How to code quadratic form both naively and efficiently

I'm trying to code a quadratic form Z'(S)^{-1} Z

The code is as below

z <- matrix(rnorm(200 * 100), 200, 100)
S <- cov(z)
quad.naive <- function(z, S) {
        Sinv <- solve(S)
        rowSums((z %*% Sinv) * z) 
}

However, I'm not sure I understand thoroughly the last line of the function

rowSums((z %*% Sinv) * z)

Because naively, we should just type exactly the same as the mathematical formula which is

t(Z) %*% Sinv %*% Z

So, anyone can explain why is the row sums form the same as the naive mathematical form, esp. why after two metrics (z, and Sin) multiplication, it use a element-wise multiply symbol * to times Z, rather than use %*%.

(z %*% Sinv) * z

Solution

Ok, following our exchange in the comments and the link you gave to the relevant section in the book Advanced Statistical Computing I think I understand what the issue is.

I post this a separate (and real) answer, to avoid confusing future readers who may want to read through the train of thoughts in the comments.

Let's return to the code given in your post (which is copied from section 1.3.3 Multivariate Normal Distribution)

set.seed(2017-07-13)
z <- matrix(rnorm(200 * 100), 200, 100)
S <- cov(z)
quad.naive <- function(z, S) {
        Sinv <- solve(S)
        rowSums((z %*% Sinv) * z)
}

Considering that the quadratic form is defined as the scalar quantity z' Sigma^-1 z (or in R language t(z) %*% solve(Sigma) %*% z) for a random p × 1 column vector, two questions may arise:

Why is z given as a matrix (instead of a p-dimensional column vector, as stated in the book), and
what is the reason for using rowSums in quad.naive?

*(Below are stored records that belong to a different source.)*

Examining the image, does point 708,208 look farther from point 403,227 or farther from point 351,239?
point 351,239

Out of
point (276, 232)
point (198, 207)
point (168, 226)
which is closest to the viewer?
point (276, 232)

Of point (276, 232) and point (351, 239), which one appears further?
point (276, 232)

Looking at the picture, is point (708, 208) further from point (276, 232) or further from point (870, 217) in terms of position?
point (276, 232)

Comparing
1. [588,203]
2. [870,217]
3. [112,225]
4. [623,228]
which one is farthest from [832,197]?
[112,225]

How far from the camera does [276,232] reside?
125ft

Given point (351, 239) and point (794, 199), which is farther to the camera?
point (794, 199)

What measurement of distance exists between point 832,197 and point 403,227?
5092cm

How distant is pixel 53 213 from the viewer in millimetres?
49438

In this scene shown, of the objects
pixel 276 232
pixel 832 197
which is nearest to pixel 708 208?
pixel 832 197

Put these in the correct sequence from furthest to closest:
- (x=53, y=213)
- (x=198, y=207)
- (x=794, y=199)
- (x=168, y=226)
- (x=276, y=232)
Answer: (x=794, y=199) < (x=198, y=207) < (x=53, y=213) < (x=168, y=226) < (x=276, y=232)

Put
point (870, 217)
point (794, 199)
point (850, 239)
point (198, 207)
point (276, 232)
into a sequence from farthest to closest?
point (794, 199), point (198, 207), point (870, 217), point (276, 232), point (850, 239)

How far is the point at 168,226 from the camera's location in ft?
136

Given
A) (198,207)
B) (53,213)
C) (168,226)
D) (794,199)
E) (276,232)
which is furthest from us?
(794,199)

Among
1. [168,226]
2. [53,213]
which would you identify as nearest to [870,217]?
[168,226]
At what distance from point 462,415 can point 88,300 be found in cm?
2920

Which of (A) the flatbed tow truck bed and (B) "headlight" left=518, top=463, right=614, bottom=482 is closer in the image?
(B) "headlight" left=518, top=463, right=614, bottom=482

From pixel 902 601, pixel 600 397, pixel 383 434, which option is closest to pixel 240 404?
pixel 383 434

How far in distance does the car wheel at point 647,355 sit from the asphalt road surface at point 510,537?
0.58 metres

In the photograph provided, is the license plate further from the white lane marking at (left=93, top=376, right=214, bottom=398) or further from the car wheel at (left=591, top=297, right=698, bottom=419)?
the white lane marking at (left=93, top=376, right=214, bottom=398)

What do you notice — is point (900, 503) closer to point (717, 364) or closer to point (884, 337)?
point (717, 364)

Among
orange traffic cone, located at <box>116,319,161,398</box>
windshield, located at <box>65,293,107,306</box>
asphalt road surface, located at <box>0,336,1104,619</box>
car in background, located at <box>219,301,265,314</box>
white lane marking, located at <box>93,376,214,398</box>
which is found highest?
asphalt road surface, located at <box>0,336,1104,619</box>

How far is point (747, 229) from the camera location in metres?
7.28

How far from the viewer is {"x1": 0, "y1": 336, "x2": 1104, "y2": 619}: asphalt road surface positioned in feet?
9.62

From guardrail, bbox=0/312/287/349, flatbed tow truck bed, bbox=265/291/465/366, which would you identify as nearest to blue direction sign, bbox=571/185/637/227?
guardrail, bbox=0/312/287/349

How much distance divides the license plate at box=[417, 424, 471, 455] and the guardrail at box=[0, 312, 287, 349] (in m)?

First off, keep in mind that the quadratic form is a scalar quantity for a single random multivariate sample. What quad.naive is actually returning is the distribution of the quadratic form in multivariate samples (plural!). z here contains 200 samples from a p = 100-dimensional normal.

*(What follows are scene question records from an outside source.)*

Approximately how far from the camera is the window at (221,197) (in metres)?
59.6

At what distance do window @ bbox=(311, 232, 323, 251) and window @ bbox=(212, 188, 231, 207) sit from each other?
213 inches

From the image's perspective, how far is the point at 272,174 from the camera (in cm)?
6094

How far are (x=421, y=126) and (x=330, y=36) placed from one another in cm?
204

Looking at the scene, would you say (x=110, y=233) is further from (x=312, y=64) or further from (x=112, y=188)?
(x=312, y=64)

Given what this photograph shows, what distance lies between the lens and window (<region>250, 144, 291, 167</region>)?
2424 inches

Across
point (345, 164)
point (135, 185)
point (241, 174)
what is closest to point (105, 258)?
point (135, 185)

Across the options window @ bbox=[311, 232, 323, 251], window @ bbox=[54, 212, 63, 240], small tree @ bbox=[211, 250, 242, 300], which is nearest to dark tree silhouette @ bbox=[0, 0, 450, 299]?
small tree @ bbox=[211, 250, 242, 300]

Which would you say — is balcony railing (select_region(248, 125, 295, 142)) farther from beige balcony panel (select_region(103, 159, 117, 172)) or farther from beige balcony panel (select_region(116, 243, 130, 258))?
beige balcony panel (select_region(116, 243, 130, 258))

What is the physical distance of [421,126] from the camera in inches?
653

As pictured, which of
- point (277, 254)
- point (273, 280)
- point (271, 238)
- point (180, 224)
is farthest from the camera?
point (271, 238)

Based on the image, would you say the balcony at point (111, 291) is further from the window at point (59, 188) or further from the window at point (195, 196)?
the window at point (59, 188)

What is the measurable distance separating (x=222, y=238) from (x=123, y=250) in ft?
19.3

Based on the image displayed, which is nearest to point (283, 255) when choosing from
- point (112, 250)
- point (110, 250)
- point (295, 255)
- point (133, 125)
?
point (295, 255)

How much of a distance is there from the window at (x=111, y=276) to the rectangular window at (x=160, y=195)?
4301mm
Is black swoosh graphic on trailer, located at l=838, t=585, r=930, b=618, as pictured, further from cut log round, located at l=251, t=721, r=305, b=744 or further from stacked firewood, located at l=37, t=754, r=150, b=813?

Then S is the 100 x 100 covariance matrix, and solve(S) returns the inverse matrix of S. The quantity z %*% Sinv * z (the additional brackets are not necessary due to R's operator precedence) returns the diagonal elements of t(z) %*% solve(Sigma) %*% z for every sample of z as row vectors in a matrix. Taking the rowSums is then the same as taking the trace (i.e. having the quadratic form return a scalar for every sample). Also note that you get the same result with diag(z %*% solve(Sigma) %*% t(z)), but in quad.naive we avoid the double matrix multiplication and additional transposition.

A more fundamental question remains: Why look at the distribution of quadratic forms? It can be shown that the distribution of certain quadratic forms in standard normal variables follows a chi-square distribution (see e.g. Mathai and Provost, Quadratic Forms in Random Variables: Theory and Applications and Normal distribution - Quadratic forms)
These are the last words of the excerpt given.